====== Task input
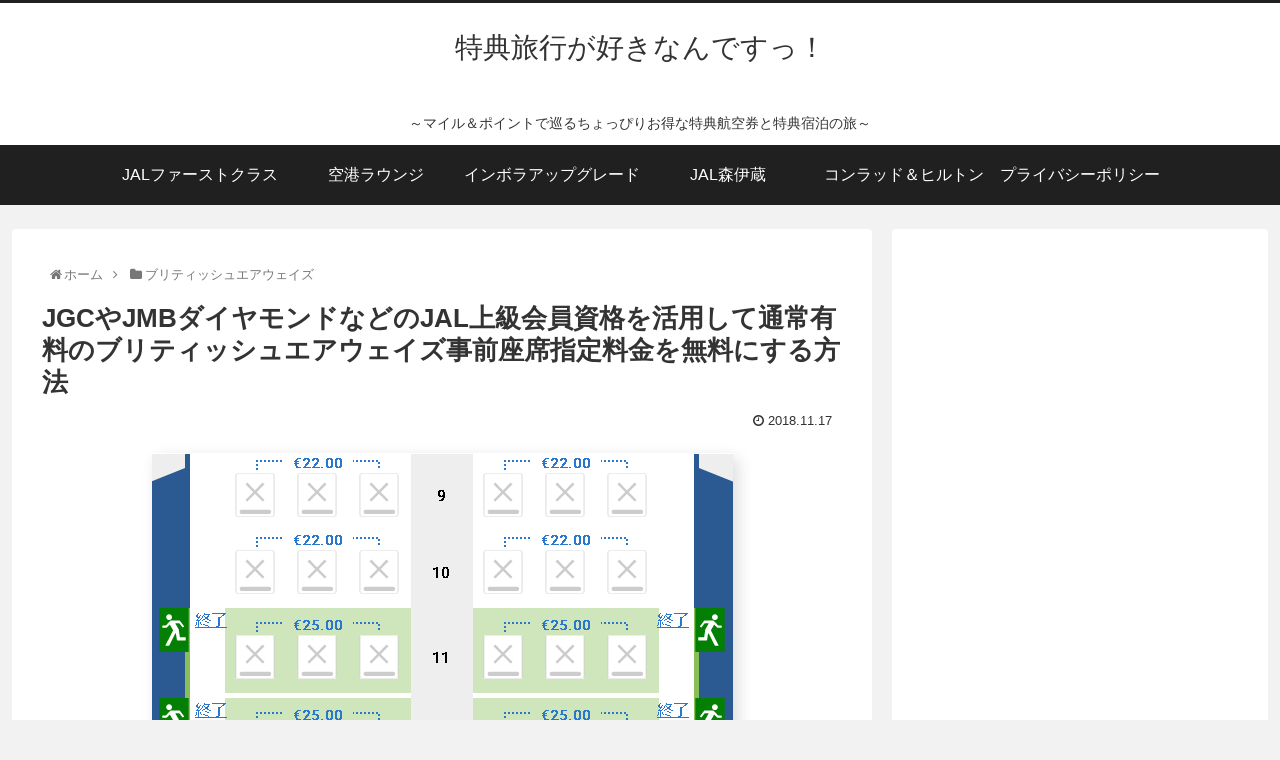

--- FILE ---
content_type: text/html; charset=utf-8
request_url: https://www.google.com/recaptcha/api2/aframe
body_size: 264
content:
<!DOCTYPE HTML><html><head><meta http-equiv="content-type" content="text/html; charset=UTF-8"></head><body><script nonce="2T2tyTPe9fIssY9ALTgrGA">/** Anti-fraud and anti-abuse applications only. See google.com/recaptcha */ try{var clients={'sodar':'https://pagead2.googlesyndication.com/pagead/sodar?'};window.addEventListener("message",function(a){try{if(a.source===window.parent){var b=JSON.parse(a.data);var c=clients[b['id']];if(c){var d=document.createElement('img');d.src=c+b['params']+'&rc='+(localStorage.getItem("rc::a")?sessionStorage.getItem("rc::b"):"");window.document.body.appendChild(d);sessionStorage.setItem("rc::e",parseInt(sessionStorage.getItem("rc::e")||0)+1);localStorage.setItem("rc::h",'1768803011271');}}}catch(b){}});window.parent.postMessage("_grecaptcha_ready", "*");}catch(b){}</script></body></html>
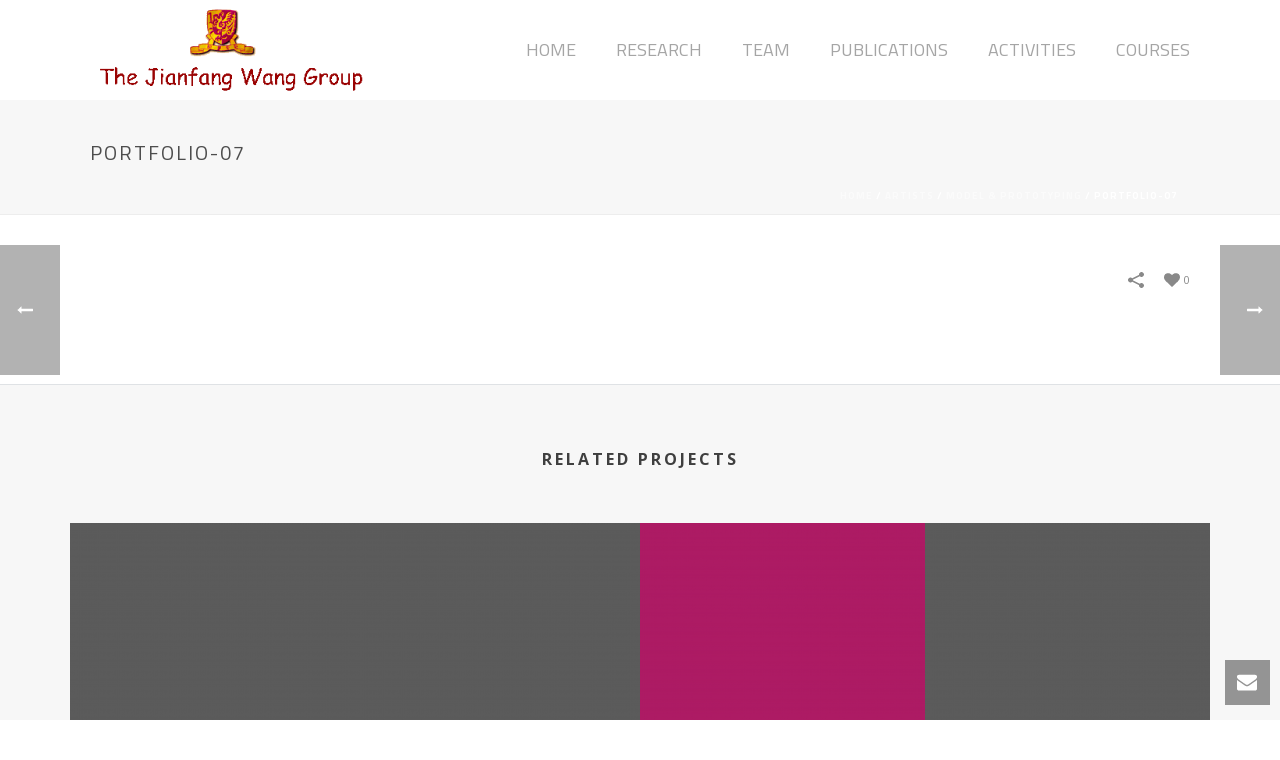

--- FILE ---
content_type: text/html; charset=UTF-8
request_url: http://jfwang.nanoseedz.com/wp-admin/admin-ajax.php
body_size: 213
content:
http://jfwang.nanoseedz.com/wp-content/plugins/artbees-captcha/generate-captcha.php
============
## Work task:
Copy exactly. The range runs from the line containing "body_size: 213" through the last line of the data.

## Completed exercise:
body_size: 213
content:
http://jfwang.nanoseedz.com/wp-content/plugins/artbees-captcha/generate-captcha.php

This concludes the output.